If any info from comms is to be included, then make sure it is in the very last paragraph of the entry and begins, as you had, “According to the commentaries …” or the like. Even put it in a <small> tag so it’s obviously different.

One of the problems is that the mind is not very good at critically distinguishing this kind of detail. We just tend to absorb it and let it mloonge around in our brain-soup. You, as a learned expert, are perfectly clear what these things mean, but readers are not.

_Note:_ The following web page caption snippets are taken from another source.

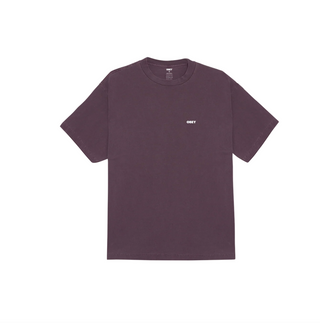 OBEY BOLD ICON FACE HEAVY TEE "PIGMENT PLUMP PERFECT" 167924099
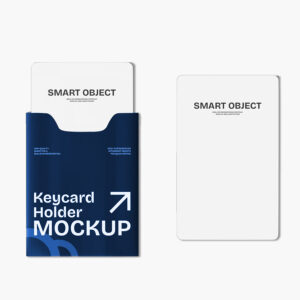 Keycard Holder Design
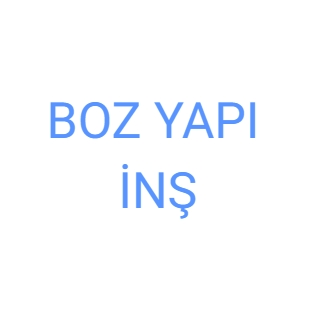 BOZ YAPI İNŞ logo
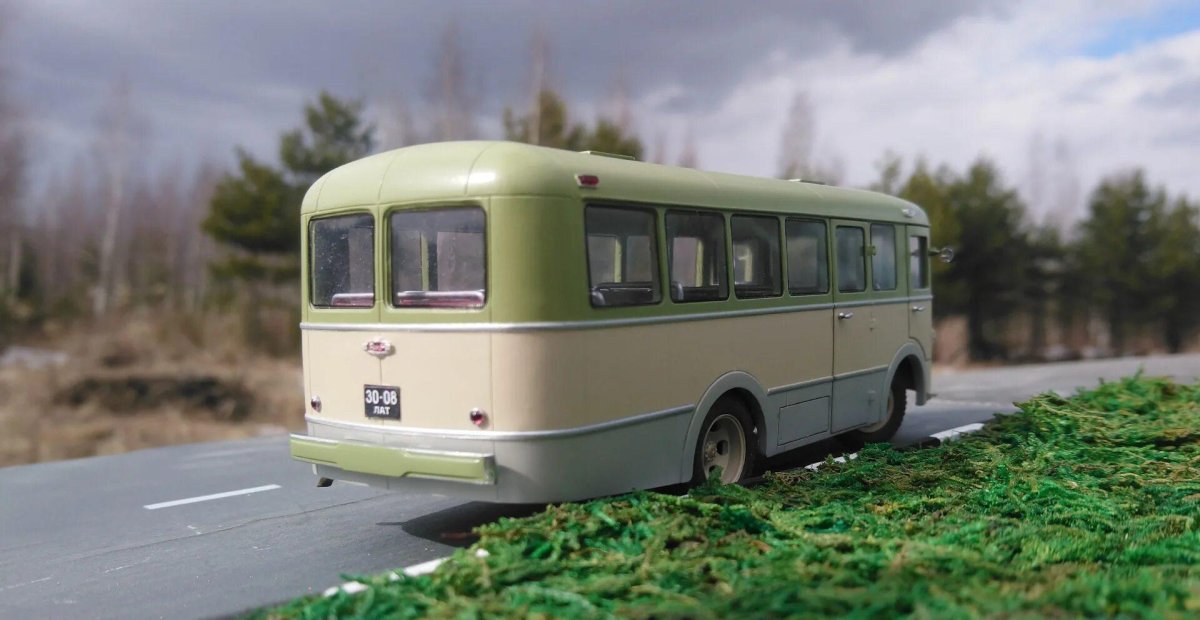 Raf 251 автобус РАФ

Bear in mind, 90+% of readers will have absolutely no idea what a commentary is. Still fewer have a realistic concept of the reliability or otherwise of commentarial information. Of those who do know what a commentary is, half will assume it is 100% wrong just because it is a commentary, half will assume it is 100% right just because it is a commentary, half will think maybe it’s right and maybe it’s wrong, and half will fail to grasp the elements of basic arithmetic.

And frankly, why should they know how to assess a commentary? They just want to know what the Suttas say. So that bit just gets dropped and all they know is, “he is the youngest brother of Sāriputta.” Now, maybe he was, maybe he wasn’t. But if that fact is not present in early texts, is it really necessary? Why is it our job to fill in such details?

These references are now there under the hood in the links.

The problem is, there is only an approximate relation between PTS v/p and the SC references. It often happens that the exact sutta breaks over a page, so it cannot be 100% resolved without individually checking the reference. Currently we have a “good enough” solution: the original text remains to the v/p reference, while the link takes the reader to the sutta, or one either side at worst case. If the link takes you to the wrong place, you still have the original to check.

To change this would require either:

  • manually check each one of the 140,000 references in our dictionaries.
  • have an inconsistent system, some entries with v/p reference, some with SC.

Neither of which sound hugely appealing.